- **Stored entries**:

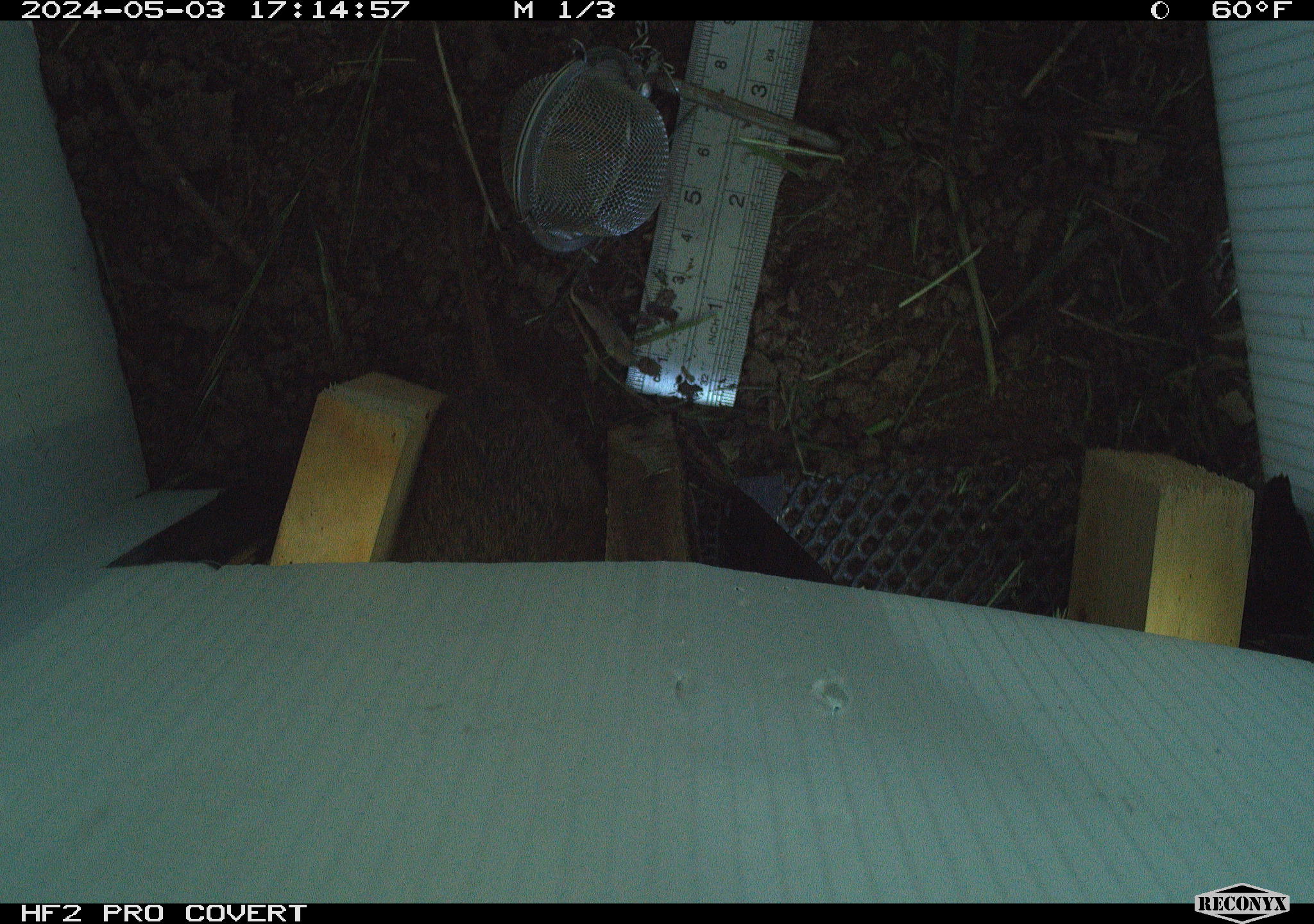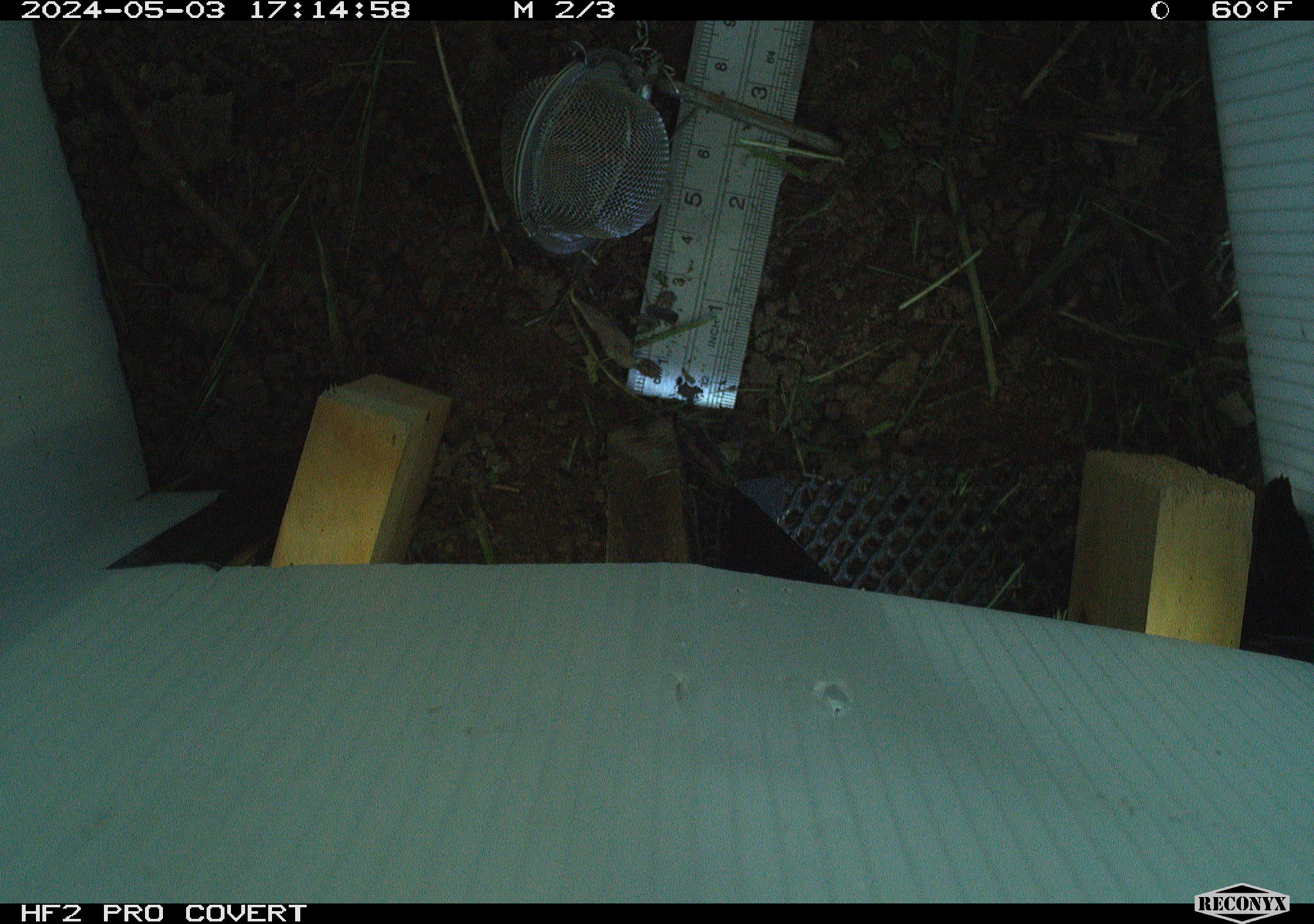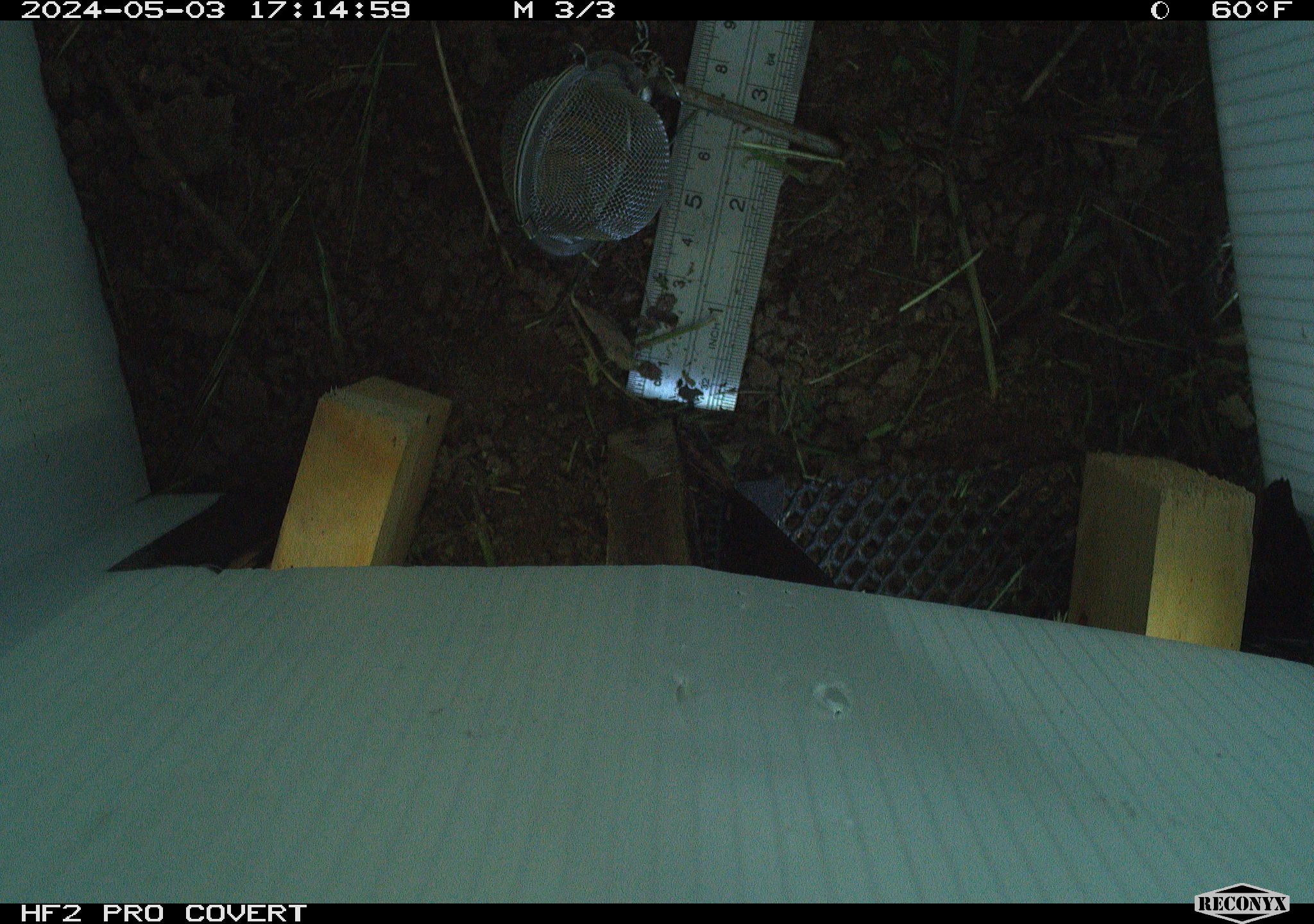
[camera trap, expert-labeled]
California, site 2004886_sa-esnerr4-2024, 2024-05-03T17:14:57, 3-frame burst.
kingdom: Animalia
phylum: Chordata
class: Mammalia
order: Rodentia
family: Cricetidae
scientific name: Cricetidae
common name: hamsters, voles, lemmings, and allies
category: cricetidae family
==
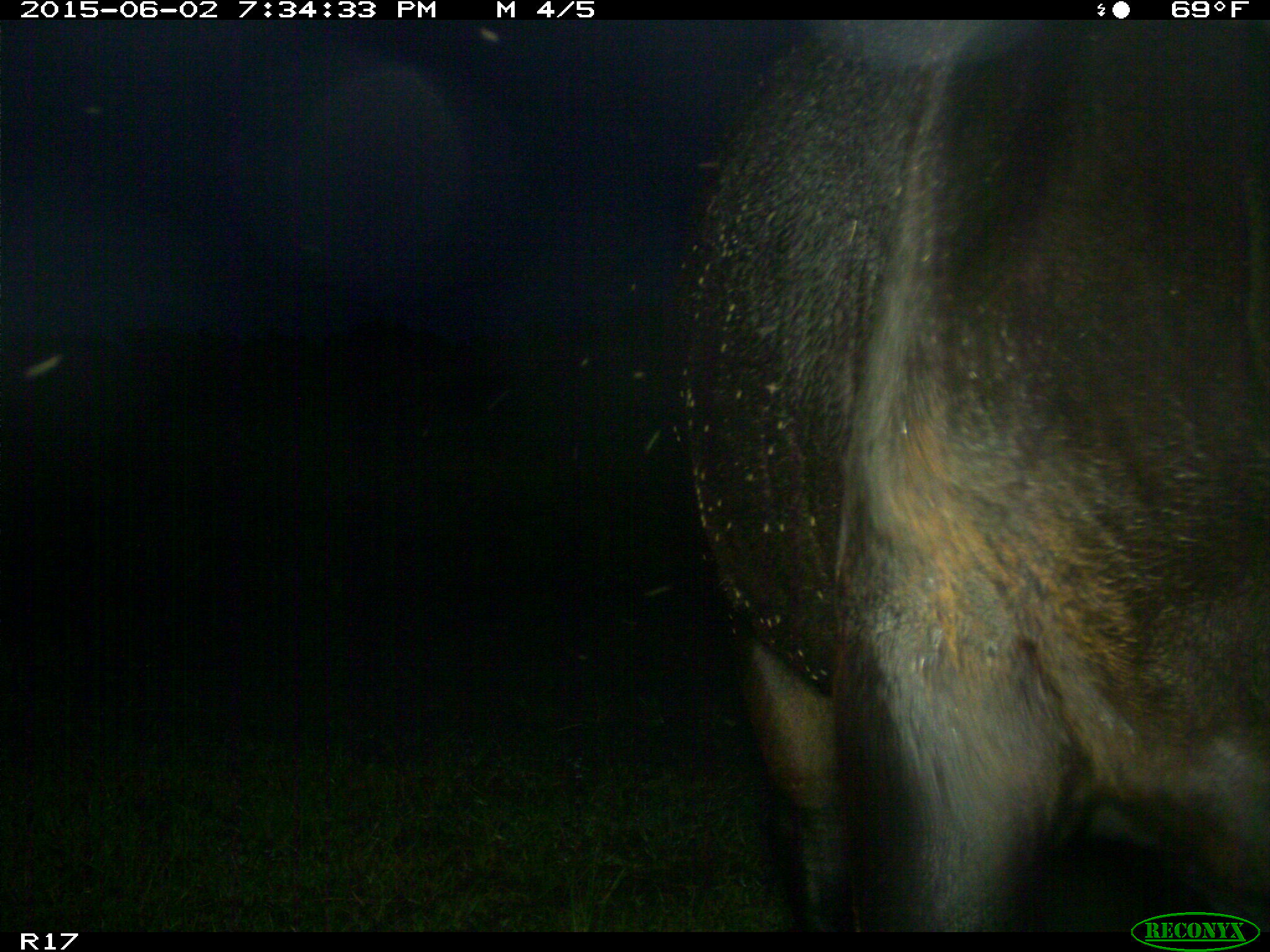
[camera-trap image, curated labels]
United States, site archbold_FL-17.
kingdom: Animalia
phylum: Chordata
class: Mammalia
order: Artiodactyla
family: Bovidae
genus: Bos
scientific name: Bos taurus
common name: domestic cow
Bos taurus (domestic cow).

- **TASK DESCRIPTION**: In the entries above, the lines from the one bearing "[camera trap, expert-labeled]" up to and including the one bearing "category: cricetidae family" should be transcribed exactly; no other line is wanted.

- **RESULT**:
[camera trap, expert-labeled]
California, site 2004886_sa-esnerr4-2024, 2024-05-03T17:14:57, 3-frame burst.
kingdom: Animalia
phylum: Chordata
class: Mammalia
order: Rodentia
family: Cricetidae
scientific name: Cricetidae
common name: hamsters, voles, lemmings, and allies
category: cricetidae family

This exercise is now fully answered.